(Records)
__________
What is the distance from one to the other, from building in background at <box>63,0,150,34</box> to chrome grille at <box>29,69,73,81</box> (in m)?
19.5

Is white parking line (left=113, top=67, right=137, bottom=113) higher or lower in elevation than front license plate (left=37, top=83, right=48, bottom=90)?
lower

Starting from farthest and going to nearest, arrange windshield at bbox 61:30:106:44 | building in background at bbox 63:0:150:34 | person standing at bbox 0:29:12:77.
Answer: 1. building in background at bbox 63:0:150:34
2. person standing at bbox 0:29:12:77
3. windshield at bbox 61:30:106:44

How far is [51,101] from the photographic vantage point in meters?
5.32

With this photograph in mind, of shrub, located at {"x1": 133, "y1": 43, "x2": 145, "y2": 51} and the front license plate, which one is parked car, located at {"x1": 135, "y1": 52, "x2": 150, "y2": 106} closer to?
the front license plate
__________
Exercise objective:
Could you copy, word for word, the part of the items above that opens with the line containing "How far is [51,101]" and closes with the last line of the items?

Answer below:
How far is [51,101] from the photographic vantage point in meters?
5.32

With this photograph in mind, of shrub, located at {"x1": 133, "y1": 43, "x2": 145, "y2": 51} and the front license plate, which one is parked car, located at {"x1": 135, "y1": 52, "x2": 150, "y2": 106} closer to?
the front license plate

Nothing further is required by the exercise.